Kementerian Pendayagunaan Aparatur Negara dan Reformasi Birokrasi (PANRB) melalui Surat Edaran Nomor 3 Tahun 2026 menegaskan bahwa WFH bukanlah hari libur. ASN tetap wajib melaksanakan tugas, melaporkan kinerja, serta berada dalam pengawasan atasan. Menteri PANRB, Rini Widyantini, menjelaskan bahwa kebijakan ini bertujuan menciptakan sistem kerja yang lebih efisien, adaptif, dan berbasis teknologi digital, sekaligus meningkatkan produktivitas ASN dan kualitas pelayanan publik secara berkelanjutan.
Dalam implementasinya, terdapat sejumlah sektor yang dikecualikan dari kebijakan WFH, seperti layanan kedaruratan, kesehatan, pendidikan, perizinan, kebersihan, serta ketertiban umum. Selain itu, pejabat struktural di tingkat pusat dan daerah, termasuk eselon I dan II, camat, lurah, hingga kepala desa, tetap diwajibkan bekerja dari kantor guna menjaga koordinasi pemerintahan dan kelancaran layanan kepada masyarakat.

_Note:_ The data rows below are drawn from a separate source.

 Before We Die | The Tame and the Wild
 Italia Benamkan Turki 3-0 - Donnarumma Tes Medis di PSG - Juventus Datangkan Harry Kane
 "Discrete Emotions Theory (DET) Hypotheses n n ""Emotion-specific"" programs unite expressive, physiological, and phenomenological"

Menteri Dalam Negeri, Tito Karnavian, menekankan bahwa pengecualian tersebut dilakukan karena sektor-sektor tersebut membutuhkan kehadiran fisik secara langsung. Sementara itu, Menteri Komunikasi dan Digital, Meutya Hafid, mengingatkan bahwa penerapan WFH tidak boleh menurunkan efektivitas, produktivitas, maupun kecepatan pelayanan publik. Ia juga mendorong pemanfaatan teknologi digital sebagai penunjang utama dalam pelaksanaan kerja jarak jauh.

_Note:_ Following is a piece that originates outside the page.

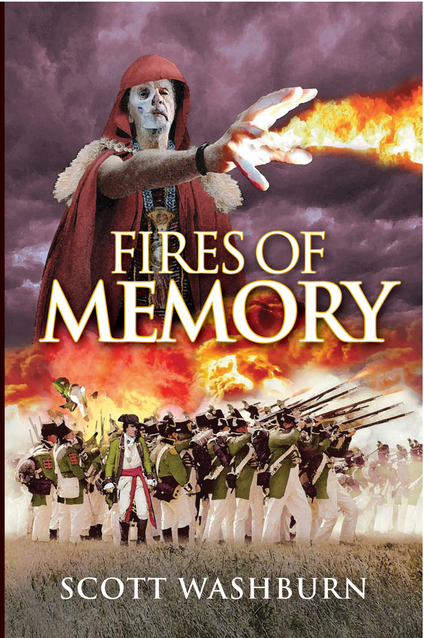 fires of memory ebook by scott washburn author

Anggota Komisi II DPR, Muhammad Khozin, turut menyoroti pentingnya pengawasan dan evaluasi berkala terhadap kebijakan ini agar tidak menurunkan kinerja ASN. Ia juga menilai bahwa penerapan WFH dapat menjadi momentum untuk memperbaiki sistem transportasi publik serta mengendalikan polusi udara di daerah.
Melalui kebijakan ini, pemerintah berharap dapat mendorong perubahan budaya kerja yang lebih fleksibel namun tetap berorientasi pada hasil. Evaluasi berkala akan terus dilakukan oleh masing-masing instansi, dengan laporan disampaikan setiap bulan guna memastikan kebijakan berjalan efektif dan memberikan manfaat bagi kinerja pemerintahan serta pelayanan kepada masyarakat.